Technofunktionalität (von Proteinen)
Der Begriff Technofunktionalität beschreibt im Bereich der Lebensmittel- und Biotechnologie die technisch nutzbaren Eigenschaften von Proteinen, die für ihre Verarbeitung und Anwendung entscheidend sind. Im Gegensatz zu ernährungsphysiologischen Aspekten (wie etwa dem Aminosäureprofil) steht hier die Funktionalität im Herstellungsprozess im Vordergrund – etwa in pflanzenbasierten Lebensmitteln, Emulsionen oder Fleischersatzprodukten.
Zu den technofunktionellen Eigenschaften zählen unter anderem die Wasserbindungsfähigkeit, Emulgierfähigkeit, Gelbildungsfähigkeit, Schaumstabilität und Löslichkeit. Diese Eigenschaften bestimmen maßgeblich, wie ein Protein verarbeitet werden kann und welche Texturen und Strukturen sich mit seiner Hilfe in einem Endprodukt realisieren lassen.

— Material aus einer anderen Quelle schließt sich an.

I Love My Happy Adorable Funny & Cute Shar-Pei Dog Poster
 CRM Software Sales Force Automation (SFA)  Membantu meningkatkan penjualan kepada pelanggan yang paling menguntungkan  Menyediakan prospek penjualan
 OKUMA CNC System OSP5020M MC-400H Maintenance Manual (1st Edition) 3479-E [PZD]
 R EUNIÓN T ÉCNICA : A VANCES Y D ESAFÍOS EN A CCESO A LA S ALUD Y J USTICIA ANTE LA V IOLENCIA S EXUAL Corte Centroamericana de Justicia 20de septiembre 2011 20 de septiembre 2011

Ein typisches Beispiel ist Rapsprotein, das zunehmend als pflanzliche Eiweißquelle erschlossen wird. Hier kann die Technofunktionalität durch die Art der Ölextraktion erheblich beeinflusst werden. Industrielle Verfahren wie Heißpressung oder Lösungsmittel-Extraktion dienen der Ölgewinnung aus Rapssaat, können aber gleichzeitig die empfindlichen Proteinstrukturen denaturieren. Dadurch werden technofunktionelle Eigenschaften wie Löslichkeit oder Emulgierverhalten beeinträchtigt. Eine hohe technofunktionelle Qualität setzt daher möglichst schonende Extraktionsmethoden voraus, um die Struktur und Funktionalität des Proteins zu erhalten.